В канун курбан-байрама, в день Арифе, армянин приехал к Воротам Приветствия необычно рано. Лето в тот год вообще оказалось странно прохладным, а на заре было попросту зябко. Конечно, никто не вышел ему навстречу. Армянин стащил несколько корзин и поставил их у платана, а последнюю, самую большую и, вероятно, очень тяжёлую, затащил волоком внутрь. Он пропёр её через три кухни, а затем свернул в крошечный, занавешенный закуток, где обычно были свалены сломанные мётлы и щётки, помятые кумганы и подносы, гнутые ложки и прохудившиеся чаны. Пару раз в месяц сюда наведывался лудильщик, но последний раз он был здесь позавчера. В этом закутке армянин поставил корзину, а сам сел на пол рядом, предварительно задёрнув занавес.
Так он прождал ровно двадцать два часа.
Иногда он просовывал под шаль, прикрывавшую корзину, несколько обломков засохшей лепёшки, а тыква с водой, судя по раздававшимся из корзины звукам, там была с самого начала. Наконец, армянин отдёрнул покрывало и не говоря ни слова, ткнул указательным пальцем в тёмный коридор; мальчик из-под Муша гибкой тенью скользнул вглубь. Выждав ещё с четверть часа, он поднялся с пола сам и двинулся в сторону Ворот Счастья, которые соединяли своими крыльями западную и восточную стены Топкапы.
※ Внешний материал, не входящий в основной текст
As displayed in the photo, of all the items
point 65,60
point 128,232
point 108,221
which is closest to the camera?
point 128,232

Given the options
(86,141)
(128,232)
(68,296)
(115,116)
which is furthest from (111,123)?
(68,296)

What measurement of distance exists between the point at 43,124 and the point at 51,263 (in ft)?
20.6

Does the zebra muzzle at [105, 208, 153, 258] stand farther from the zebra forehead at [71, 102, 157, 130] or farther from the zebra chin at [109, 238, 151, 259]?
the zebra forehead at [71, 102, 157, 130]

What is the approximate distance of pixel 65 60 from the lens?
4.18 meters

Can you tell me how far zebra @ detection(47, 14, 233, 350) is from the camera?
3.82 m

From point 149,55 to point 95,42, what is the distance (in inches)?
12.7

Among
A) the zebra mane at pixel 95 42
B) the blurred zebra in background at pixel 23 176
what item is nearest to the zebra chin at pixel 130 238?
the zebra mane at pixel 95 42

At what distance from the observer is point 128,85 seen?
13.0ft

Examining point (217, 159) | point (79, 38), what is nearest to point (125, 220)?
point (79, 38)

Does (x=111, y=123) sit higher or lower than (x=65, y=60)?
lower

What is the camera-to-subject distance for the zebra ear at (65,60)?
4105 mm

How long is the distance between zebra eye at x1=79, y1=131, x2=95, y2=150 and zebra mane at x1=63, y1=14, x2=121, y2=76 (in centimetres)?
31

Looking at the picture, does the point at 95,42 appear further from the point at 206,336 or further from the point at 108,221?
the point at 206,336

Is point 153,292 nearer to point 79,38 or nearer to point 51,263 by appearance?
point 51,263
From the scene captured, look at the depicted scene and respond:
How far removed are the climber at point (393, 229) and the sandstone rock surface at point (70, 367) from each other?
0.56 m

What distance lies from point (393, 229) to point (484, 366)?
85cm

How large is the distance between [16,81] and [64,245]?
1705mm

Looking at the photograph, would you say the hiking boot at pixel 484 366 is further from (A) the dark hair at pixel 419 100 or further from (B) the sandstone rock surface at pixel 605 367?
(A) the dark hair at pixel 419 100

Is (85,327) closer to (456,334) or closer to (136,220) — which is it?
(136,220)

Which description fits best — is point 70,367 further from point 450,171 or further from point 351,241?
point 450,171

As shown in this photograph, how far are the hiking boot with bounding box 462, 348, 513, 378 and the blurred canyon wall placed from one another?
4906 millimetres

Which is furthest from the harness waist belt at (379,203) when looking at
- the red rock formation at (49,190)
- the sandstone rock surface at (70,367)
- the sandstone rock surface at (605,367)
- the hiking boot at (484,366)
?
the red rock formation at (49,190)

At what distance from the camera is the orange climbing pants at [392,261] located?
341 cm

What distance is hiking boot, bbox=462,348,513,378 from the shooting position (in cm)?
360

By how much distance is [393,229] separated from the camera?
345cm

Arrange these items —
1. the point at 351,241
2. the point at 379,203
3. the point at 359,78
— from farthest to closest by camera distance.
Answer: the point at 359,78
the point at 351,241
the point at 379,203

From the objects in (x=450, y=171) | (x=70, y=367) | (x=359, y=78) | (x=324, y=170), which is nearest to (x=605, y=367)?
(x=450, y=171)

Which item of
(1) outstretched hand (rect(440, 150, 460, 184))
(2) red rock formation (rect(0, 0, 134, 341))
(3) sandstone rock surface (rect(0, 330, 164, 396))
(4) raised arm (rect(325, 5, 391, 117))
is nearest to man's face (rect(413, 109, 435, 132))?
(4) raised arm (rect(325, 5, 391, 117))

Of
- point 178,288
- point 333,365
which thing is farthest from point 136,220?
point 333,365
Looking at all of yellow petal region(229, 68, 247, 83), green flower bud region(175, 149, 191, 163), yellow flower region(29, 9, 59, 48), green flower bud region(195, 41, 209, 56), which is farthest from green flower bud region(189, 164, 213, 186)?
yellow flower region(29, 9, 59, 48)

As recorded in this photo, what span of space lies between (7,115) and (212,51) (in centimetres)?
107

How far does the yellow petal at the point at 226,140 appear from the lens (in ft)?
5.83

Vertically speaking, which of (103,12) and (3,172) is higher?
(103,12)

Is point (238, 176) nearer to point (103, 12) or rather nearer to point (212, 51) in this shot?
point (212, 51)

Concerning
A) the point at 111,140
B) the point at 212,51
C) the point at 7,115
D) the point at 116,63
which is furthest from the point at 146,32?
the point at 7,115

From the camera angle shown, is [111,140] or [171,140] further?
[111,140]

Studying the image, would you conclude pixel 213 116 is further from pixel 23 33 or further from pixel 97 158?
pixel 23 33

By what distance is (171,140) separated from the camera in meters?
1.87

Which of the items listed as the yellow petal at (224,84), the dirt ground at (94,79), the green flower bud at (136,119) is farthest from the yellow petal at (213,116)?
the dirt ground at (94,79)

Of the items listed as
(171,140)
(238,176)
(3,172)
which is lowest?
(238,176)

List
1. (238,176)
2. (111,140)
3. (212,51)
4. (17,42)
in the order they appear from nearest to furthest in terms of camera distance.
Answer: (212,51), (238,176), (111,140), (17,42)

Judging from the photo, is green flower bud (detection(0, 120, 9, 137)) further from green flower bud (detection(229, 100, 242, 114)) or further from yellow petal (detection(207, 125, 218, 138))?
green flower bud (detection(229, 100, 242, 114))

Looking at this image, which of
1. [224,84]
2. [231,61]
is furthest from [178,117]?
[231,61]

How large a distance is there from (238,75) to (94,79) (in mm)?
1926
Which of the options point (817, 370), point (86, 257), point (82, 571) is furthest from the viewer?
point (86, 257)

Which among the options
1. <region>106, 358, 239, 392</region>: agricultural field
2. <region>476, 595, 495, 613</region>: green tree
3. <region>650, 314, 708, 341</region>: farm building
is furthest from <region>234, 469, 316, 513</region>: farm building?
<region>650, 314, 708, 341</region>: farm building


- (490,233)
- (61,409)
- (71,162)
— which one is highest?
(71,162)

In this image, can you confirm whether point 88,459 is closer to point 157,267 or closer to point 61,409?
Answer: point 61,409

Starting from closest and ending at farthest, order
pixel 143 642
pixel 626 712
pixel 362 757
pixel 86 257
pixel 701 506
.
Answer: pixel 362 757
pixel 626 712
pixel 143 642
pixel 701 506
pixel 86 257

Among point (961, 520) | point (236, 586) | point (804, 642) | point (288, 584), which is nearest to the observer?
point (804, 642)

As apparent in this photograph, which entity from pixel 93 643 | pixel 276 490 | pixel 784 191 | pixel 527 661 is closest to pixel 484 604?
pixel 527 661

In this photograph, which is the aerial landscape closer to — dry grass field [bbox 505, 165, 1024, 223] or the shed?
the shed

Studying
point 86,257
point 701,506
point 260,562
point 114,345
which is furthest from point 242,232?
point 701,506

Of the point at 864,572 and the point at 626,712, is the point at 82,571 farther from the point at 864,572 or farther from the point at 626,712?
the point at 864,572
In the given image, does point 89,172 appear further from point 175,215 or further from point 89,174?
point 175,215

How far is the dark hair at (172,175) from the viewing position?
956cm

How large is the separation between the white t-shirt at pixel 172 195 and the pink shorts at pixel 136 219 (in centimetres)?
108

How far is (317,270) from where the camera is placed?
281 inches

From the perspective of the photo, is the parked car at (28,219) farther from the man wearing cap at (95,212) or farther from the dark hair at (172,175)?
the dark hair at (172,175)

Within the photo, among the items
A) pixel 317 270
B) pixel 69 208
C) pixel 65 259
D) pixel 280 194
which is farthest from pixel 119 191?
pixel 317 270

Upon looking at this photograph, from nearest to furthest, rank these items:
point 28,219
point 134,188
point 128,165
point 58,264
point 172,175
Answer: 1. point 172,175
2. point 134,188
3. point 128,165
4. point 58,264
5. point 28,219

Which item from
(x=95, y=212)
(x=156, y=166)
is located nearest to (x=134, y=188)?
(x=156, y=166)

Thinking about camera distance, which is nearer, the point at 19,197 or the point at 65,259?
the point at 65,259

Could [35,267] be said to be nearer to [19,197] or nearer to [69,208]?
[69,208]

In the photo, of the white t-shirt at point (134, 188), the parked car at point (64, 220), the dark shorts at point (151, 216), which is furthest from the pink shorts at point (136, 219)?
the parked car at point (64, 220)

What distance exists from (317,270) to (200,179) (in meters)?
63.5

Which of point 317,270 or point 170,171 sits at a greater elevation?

Несколько минут он почти полз, каждый миг опасаясь стражников, но в ту пору в халифате царили мир и благоденствие – а мир и благоденствие наиболее споспешествуют бунтовщикам и убийцам.
Он пересёк таким образом Второй двор и, свернув направо, оказался во дворе Третьем, где если бы его просто поймали – его, уважаемого приказчика, известного не только младшему, но и старшему кухонному евнуху, почтенного горожанина, не заподозренного ни в чём предосудительном и ничего предосудительного не совершившего, – то без затей посадили бы на кол в присутствии дворцовой стражи, из которой впоследствии выпороли бы каждого второго, и они ещё должны были бы благодарить Всевышнего за такой исход.